Energy Transfer is yet again slaking its acquisition appetite by gobbling up another natural gas gatherer and processor to further expand its already formidable Permian footprint. The company announced May 28 that it has struck a $3.25 billion cash-and-stock deal to buy WTG Midstream, a West Texas-based and private equity-backed operator whose Permian assets will boost the acquiring company’s access to gas and NGL volumes as the U.S. midstream sector shows continued consolidation. In today’s RBN blog, we’ll look at how the addition of WTG’s midstream holdings will enhance Energy Transfer’s asset lineup, including its ongoing NGL export and storage expansions.

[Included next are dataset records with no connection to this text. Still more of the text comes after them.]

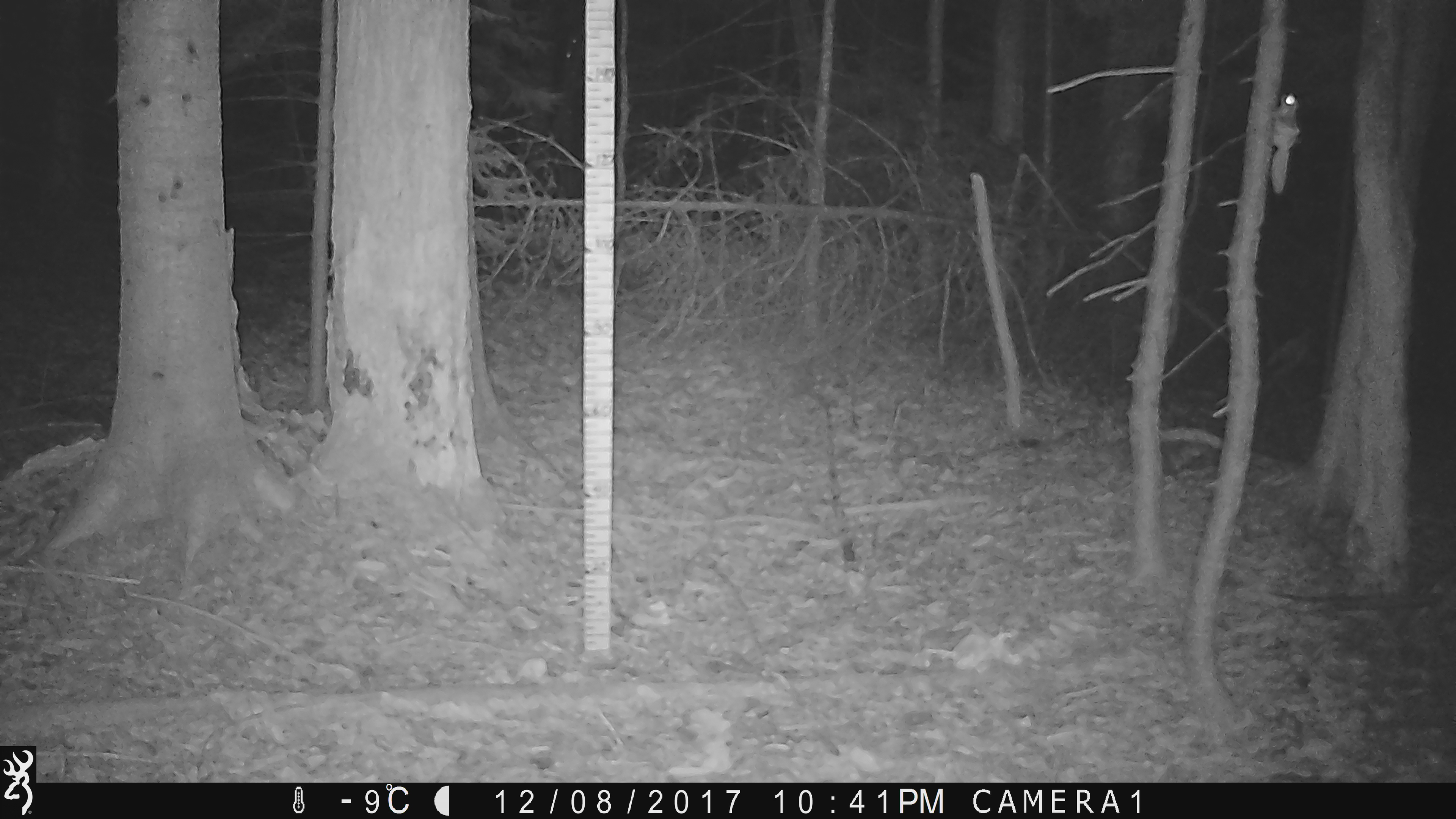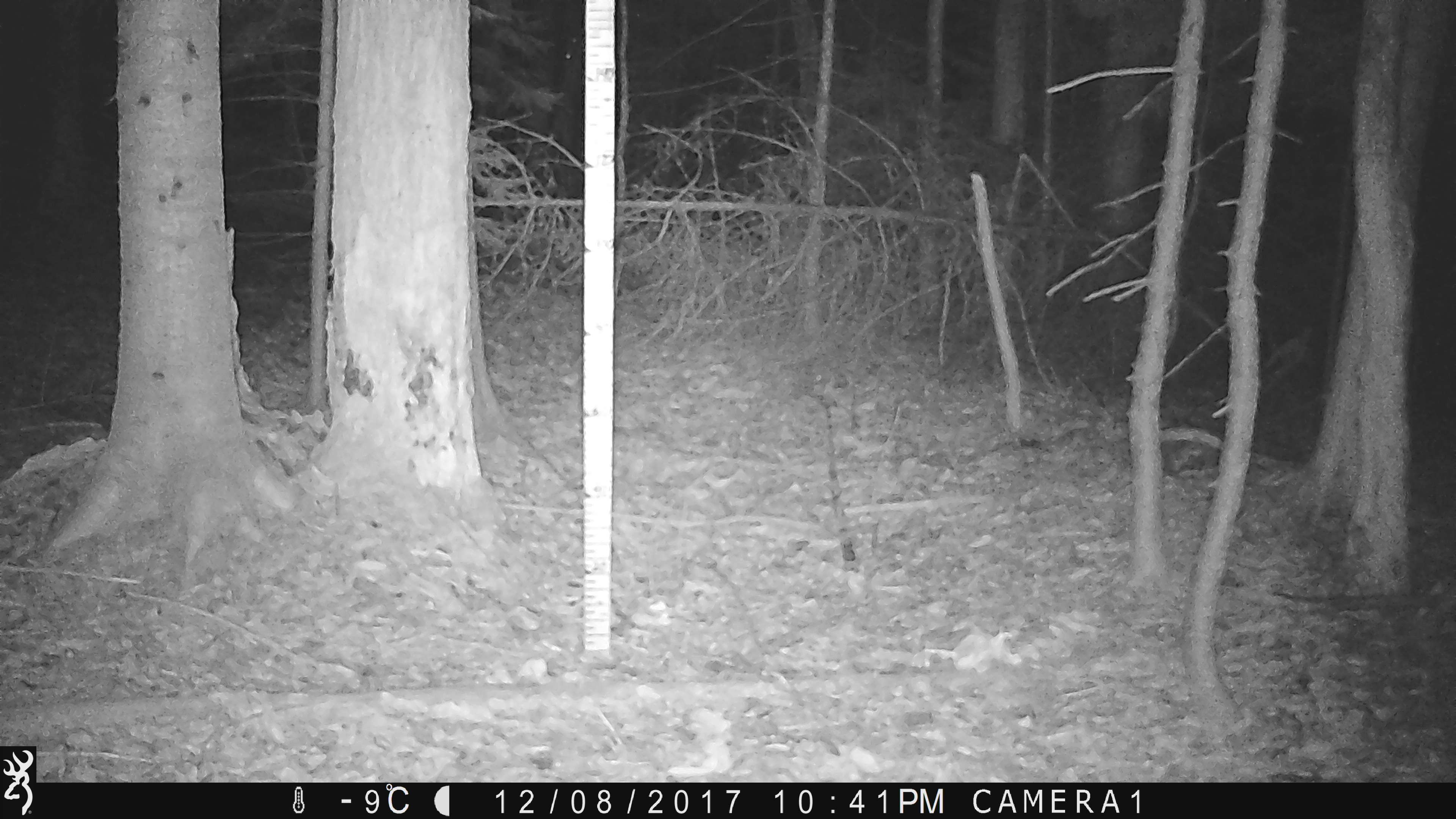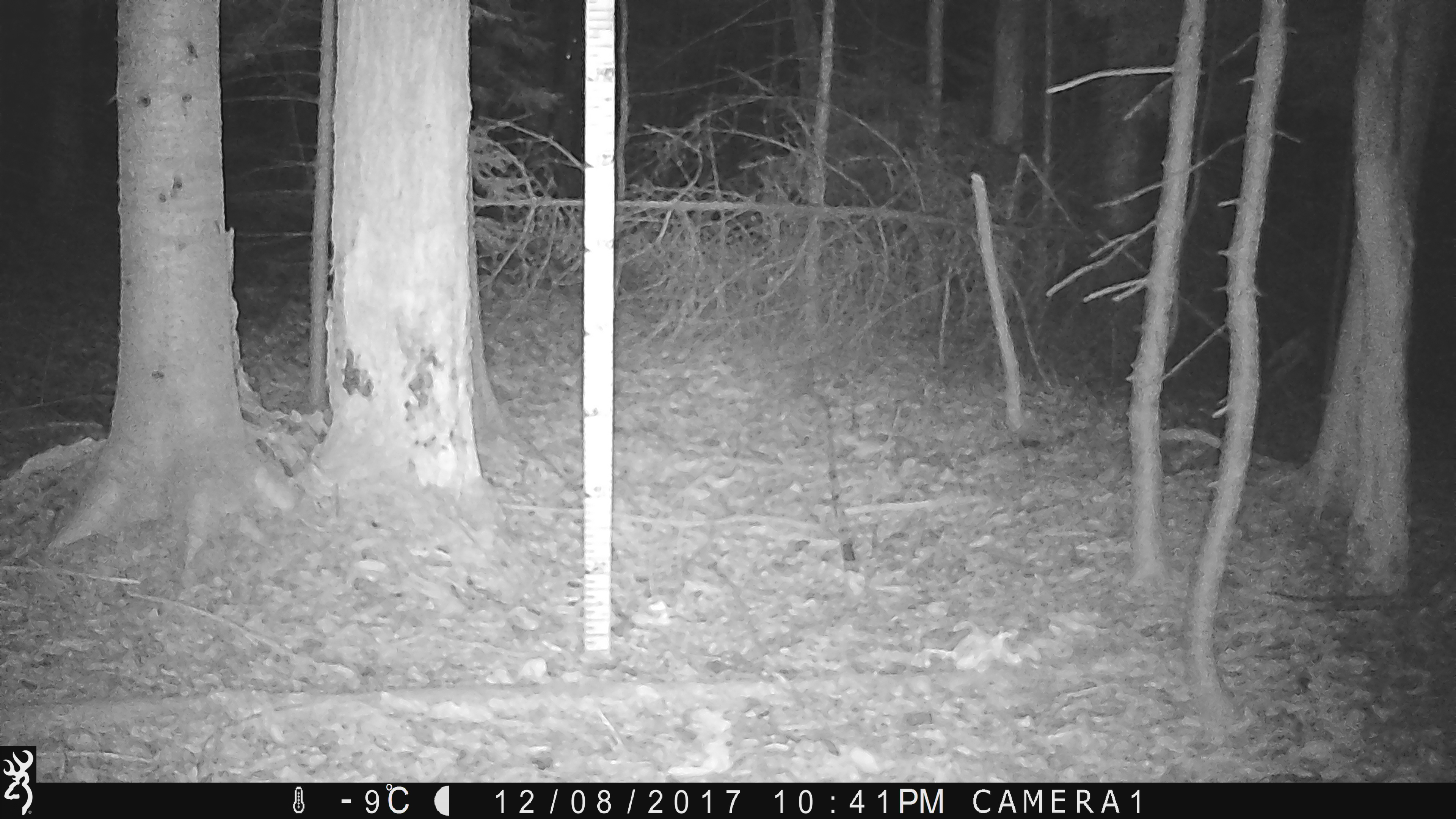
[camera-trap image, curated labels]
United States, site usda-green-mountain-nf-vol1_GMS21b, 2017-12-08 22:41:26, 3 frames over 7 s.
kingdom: Animalia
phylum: Chordata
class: Mammalia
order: Rodentia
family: Sciuridae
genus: Glaucomys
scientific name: Glaucomys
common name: flying squirrel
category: flying squirrel sp.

Midstream M&A has been quite active in recent years, as noted in our recent Drill Down Report, Let's Work Together. Some notable examples include Enterprise Products Partners’ 2022 acquisition of Navitas Midstream for $3.25 billion and ONEOK’s 2023 purchase of Magellan Midstream Partners for $18.8 billion. Just last week Phillips 66 announced plans to buy Pinnacle Midstream, which we examined in Piece By Piece.
You might say that Dallas-based Energy Transfer (ET) — the focus of today’s blog — has been among the most acquisitive of all midstreamers. The company’s carefully thought-out buying spree started in earnest back in 2019, when the company paid about $5 billion in stock and cash for SemGroup. Most important, perhaps, that deal gave ET the massive Houston Fuel Oil Terminal (and its more than 18 MMbbl of storage capacity, five deepwater docks and seven barge docks) on the Houston Ship Channel. The SemGroup acquisition also provided ET with crude-gathering assets in the Denver-Julesburg (DJ) Basin in Colorado and the Anadarko Basin in Oklahoma and Kansas, plus crude oil and NGL pipelines from the DJ to the Anadarko.
That was just the beginning. In December 2021, ET closed on the $7.2 billion acquisition of Enable Midstream, which further augmented the synergies ET had already achieved, particularly regarding NGL flows into its Mont Belvieu fractionation complex and its export facilities, as well as flows of natural gas through Louisiana’s central gas corridor to LNG and industrial demand along the Gulf Coast, where ET has planned to develop the Lake Charles LNG facility, despite recent setbacks. (See Better Together for details on the ET/Enable deal.)